I am so excited today about marathon training. I had a breakthrough during my long run over the weekend and today I accomplished a goal I'd been working on for weeks now. It's all very encouraging.
So first off I'm calling this week 2b because I am repeating last week's training. My chosen marathon is three weeks after I am scheduled to finish the training, allowing me to build those extra weeks into the training and use them where I need. I was able to find a couple of running buddies (WOOHOO!) and I'm thinking it will be best if we start with six miles instead of seven for our first run together, as one is just getting over being very sick and the other had to take a break for a while. It all works out perfectly. I think we will even be able to keep the same kind of pace. It's so excited to be able to run outside with other people for support and the extra push I need. And, of course, because I'm afraid to run outside by myself. Their original plan was to train for a half, but at least one of them is starting to think about training for a full marathon. Yay for running buddies!
Now for the breakthrough. Every Saturday I run more than I have ever run before. That means it's always kind of hard for me because, well, I've never done it before. This past Saturday was six miles. Once I had finished the first four miles I thought, "There's only two more miles to go. I got this." Only two more miles? Only? Since when have I ever though that anything could be "only" two miles? Along with that, the Hubs came downstairs to put away his camping things and was super impressed when I told him I had a mile left and that I could tell him that without panting. There's a lot to be said for moving at a comfortable pace. Anyway, between those two things, I realized that I don't hate running anymore. That's a first. Now that my body is conditioned to run it's not the horror show of trauma and fatigue it once was. It's the first time I've ever not hated running. In the past I've tolerated it for weight loss purposes and hated every moment of it. Even on my mission when I ran with one of my companions as a way to serve her I wished I was doing pretty much anything else. Anyway, I'm not to the point that I love it, but I don't hate it like I did.
Today's big accomplishment was running 3 non-stop miles on the treadmill at 6 mph. That's only a 10 minute mile, but it's not something I've been able to do in the past. I also feel good about my pace knowing that, in the past, I've run faster outside than on the treadmill. I'm still not fast, but the goal is to finish, not to meet a time goal.
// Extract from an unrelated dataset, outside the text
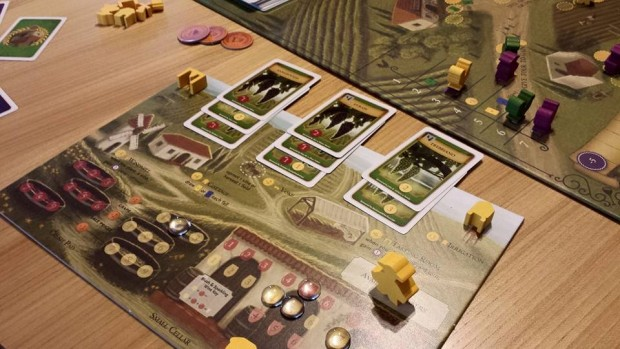 Players plant vines, crush grape and bottle wine on the player board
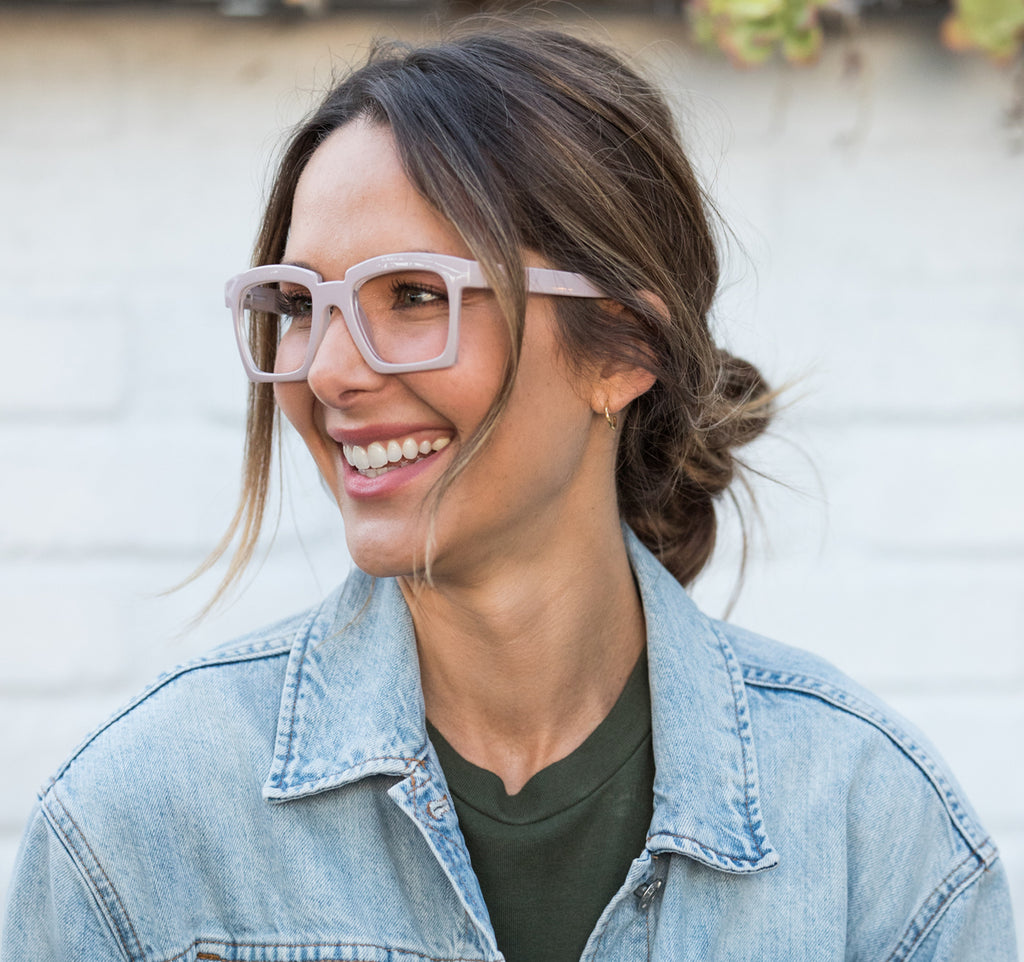 Brunette woman with hair pulled back and jean jacket wearing Peepers Standing Ovation blue light reading glasses in taupe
It's really great to meet the goals I've set out for myself and to keep up with the training. I realize that I am in the early phases and that it will only get harder. That's why it's called training. As my body gets more used to the miles I am confident that I will be able to keep up and keep going. The time will pass whether I am training or not, so why not make the most of it? The most motivating things for me are looking back at both building a house and having babies (especially the one labor and delivery that I did without medication). The house was built over the course of seven months, not a week. Gestating my babies takes 40 weeks. Making it through "natural" labor and delivery required preparation and a full day (well, about 13 hours) of pain and concentration. If I can do those things then what's to stop me from training for a marathon? Only me. And I've got this.